There is a very nice article on that at http://0x80.pl/notesen/2016-01-17-sse-base64-decoding.html which also points to https://github.com/WojciechMula/base64simd/ as a demo implementation.
Once ready, we can add https://github.com/contour-terminal/base64-cpp via CPMAddPackage() to contour and just kill the local base64 code and its tests. With that repo, I want to provide a general purpose base64 easy-to-use encoding/decoding API that makes also use of SIMD, as based on WojciechMula's work.
Could you offer that under MIT? That would allow more OSS projects like Windows Terminal to use it if it is as helpful to use to them as it is to you. (Though since MS has released stuff under Apache, that license may be ok for companies like them to consume).
I have learned that there is a general bad experience with MIT license in well known open source projects. Let's see. Since the main work will be dual license, we MAY want to chose dual license too. But only if there is a possibility to get it into other prominent projects that otherwise would not be able to. (WT e.g.)

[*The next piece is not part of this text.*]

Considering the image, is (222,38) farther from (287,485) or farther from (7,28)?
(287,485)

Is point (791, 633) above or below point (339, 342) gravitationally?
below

They've accepted the Boost license and you'll need to have a ready solution completed before we could raise their attention to it. But maybe there's another sponsor you could use. I probably wouldn't worry about the dual license just yet. Apache is probably fine and if that changes, you can look at it then.
I am currently focusing on getting UTF-8 decoding performance increased via SIMD (in libunicode). When this is done and merged, I'll resume base64 library to be more complete.
@christianparpart Also interested in your solution here (prolly would use a variation as a wasm build) :smile_cat:
Regarding UTF8:
For ASCII-only data (like DCS stuff, even better if you could skip it for that) I found Bob Steagall's zero padding with SIMD most useful perfwise (can be made even faster with SSE4.1 with _mm_insert_epi32 + _mm_cvtepu8_epi32). As he points out in his video, a SIMD utf8 decoder always will have a tradeoff between ASCII vs. n-byte chars. For terminal data we know, that it is >95% ASCII data most of the time, thus I suggest to optimize for that in the first place, and the increasing n-byte cases in decreasing priority (ASCII > 2 > 3 > 4, with 4-byte chars being very rare).